Selected extract:

Happily Ever Afterlife.

June 20, 2008

Till death...

“What is it this time,” tut-tutted Edna as the clash of steel

echoed from the parapet, “the choirmistress in Utah?”

“Fresh bloodstains on your Mother’s collar,” whispered Nanny Swedbourg,

distractedly ladling more starch into her tea.



14 Responses to “Happily Ever Afterlife.”

  1. thegnukid Says:

    “Well, I certainly warned her to get a sharper razor,” bemoaned Edna, playfully swatting at her pet cicada.

  2. “I can see I’m going to have to take an early retirement,” snapped Benitez, lobbing a Remington from the ramparts.

  3. Dolce Says:

    God. It’s sooooooo romantic. I’m even tempted to take my shovel to the cemetary again to see what I can dig up. *sigh*

  4. I know, dear. I’ve been feeling uncharacteristically smooshy and swoony, myself. Most unbecoming.

    It’s probably just all that starch.

  5. kyknoord Says:

    Puts me in mind of the infamous pit-lane incident at the 1971 Saffron Walden Laundry Grand Prix: Drivers… starch your engines!

  6. Hush! That’s where Father was caught letting off steam with an iron maiden he claims was “just pressing his trousers.” Have you ever!

  7. The Tart Says:

    I luv these people … If you ever chronicle all this in a book, put me at the top of the list for a copy. Priceless!!

    The Tart
    ; *

  8. My dear, if you can get Penguin to offer me a book deal, I’ll dedicate the first 12 volumes to you. At least.

    (And thank you, these people luv you too.)

Requirement 1: In the "Happily Ever Afterlife" post and its responses, what does response 4 name as the probable cause of feeling "uncharacteristically smooshy and swoony"?
Requirement 2:
Decide whether each statement agrees with the "Happily Ever Afterlife" post and its responses. Give yes or no, and quote the words that decide it.
(a) The post is dated June 20, 2008.
(b) Nanny Swedbourg ladled sugar into her tea.
(c) The Tart asked to be at the top of the list for a copy of a book.
Requirement 3:
Answer these questions from the "Happily Ever Afterlife" post and its responses.
(a) What kind of pet does Edna swat at?
(b) What does Benitez lob from the ramparts?
(c) How many volumes does the reply to The Tart promise to dedicate?

Records provided:
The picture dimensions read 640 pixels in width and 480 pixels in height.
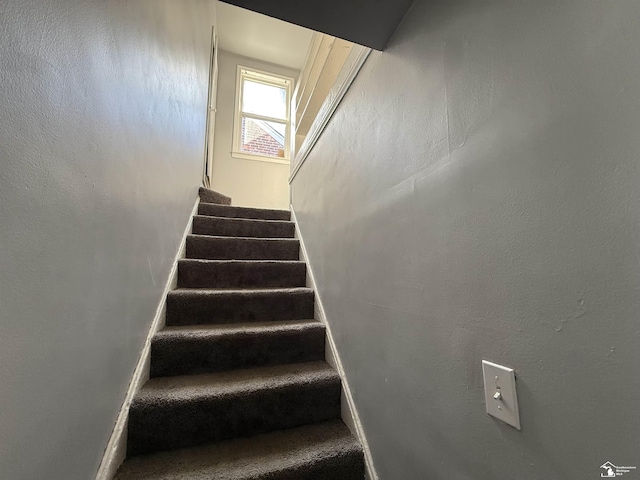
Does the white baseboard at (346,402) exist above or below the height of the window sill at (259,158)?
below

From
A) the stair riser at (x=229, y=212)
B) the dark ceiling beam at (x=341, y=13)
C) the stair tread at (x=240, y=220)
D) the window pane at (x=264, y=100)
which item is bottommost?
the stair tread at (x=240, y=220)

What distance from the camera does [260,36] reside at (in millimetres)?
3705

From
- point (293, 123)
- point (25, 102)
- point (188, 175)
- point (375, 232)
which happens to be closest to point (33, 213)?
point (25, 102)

Answer 1: Response 4 blames the feeling on "all that starch."

Answer 2:
(a) Yes: "June 20, 2008"
(b) No: "distractedly ladling more starch into her tea"
(c) Yes: "put me at the top of the list for a copy"

Answer 3:
(a) A cicada.
(b) A Remington.
(c) The first 12 volumes, at least.